Magneto Boy

Joe Falciatano, de 12 anos, começou a ser chamado de “Magneto Boy” – uma alusão ao personagem dos quadrinhos que tem enormes poderes de manipulação de campos magnéticos – após alguns professores concluírem que a sua presença fazia com que os computadores da escola travassem.

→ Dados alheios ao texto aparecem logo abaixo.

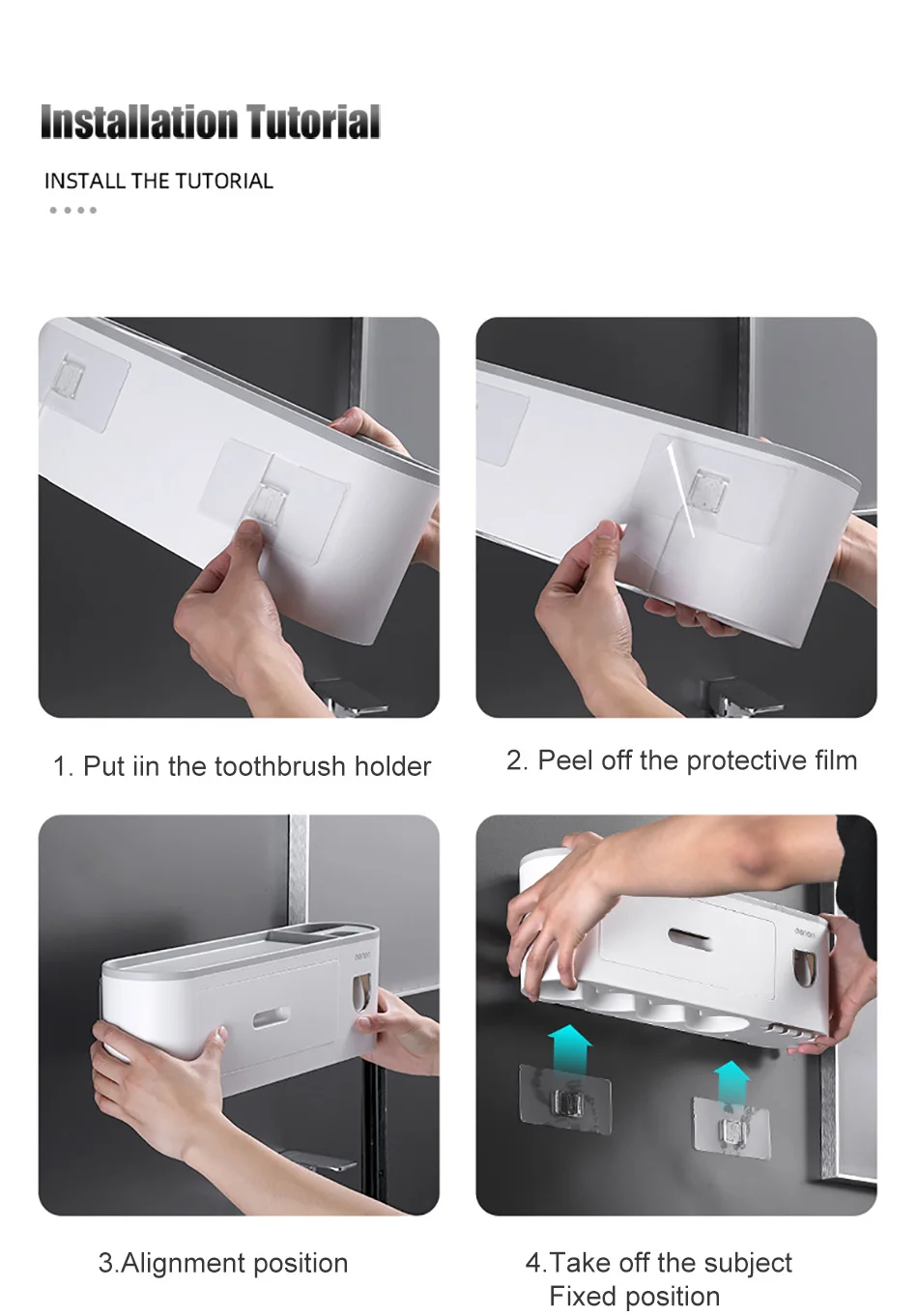 Installation Tutorial

INSTALL THE TUTORIAL

1. Put iin the toothbrush holder

2. Peel off the protective film

3.Alignment position

4.Take off the subject Fixed position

“Enquanto outros alunos usavam os computadores, estava tudo bem, mas se Joe estivesse em um deles, coisas estranhas começavam a acontecer”, disse Marie Yerdon, professora de informática do ‘Lura Sharp Elementary School’, em Pulaski, NY. “Eu acho que há algo em seu corpo, algo em sua composição, que faz com que os computadores travem.”, complementou Yerdon à ScienCentral.

Por enquanto não há explicação científica. A idéia de que um ser humano poder ser magnético, elétrico ou eletromagnético é considerada paranormal. Muitas pessoas afirmam ter uma “aura”, que interfere nos aparelhos elétricos e nos relógios.

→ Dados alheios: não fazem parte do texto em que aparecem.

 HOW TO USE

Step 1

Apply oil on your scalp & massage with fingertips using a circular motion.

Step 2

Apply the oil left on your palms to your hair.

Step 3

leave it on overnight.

O caso de Joe Falciatano é mais complicado. Ele quase perdeu seu quinto grau de estudos sociais no ano passado, devido a problemas com o uso do PowerPoint. Enquanto seus colegas trabalhavam nos seus projetos nos computadores do laboratório, Joe e a Sra. Yerdon gastavam tempo tentando solucionar os problemas com o PC de Joe.

“Foi estranho”, afirmou Yerdon. “Ele estava no Microsoft Word e de repente não conseguia alterar a fonte, ou então conseguia digitar os vários símbolos sobre as teclas numéricas, sem usar a tecla Shift.”

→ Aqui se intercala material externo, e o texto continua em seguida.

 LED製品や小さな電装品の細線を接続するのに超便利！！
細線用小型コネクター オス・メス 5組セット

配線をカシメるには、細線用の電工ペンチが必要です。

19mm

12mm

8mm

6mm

Yerdon conseguiu amenizar o problema, usando uma almofada aterrada sob o computador, ligada a uma pulseira anti-estática. Segundo Yerdon, a escola tinha comprado o equipamento para proteger um aluno com marcapasso de quaisquer surtos eletrônicos enquanto ele usava o computador. Em vez de utilizá-lo para proteger um aluno, do computador, ele é usado para proteger o computador, de um aluno.

Os pais de Joe disseram que seu filho não tinha problemas elétricos em casa, exceto quando ganhou seu Xbox. Sempre que Joe tentava jogar, o videogame travava. Finalmente, seus pais compraram um Xbox 360, que é sem fio.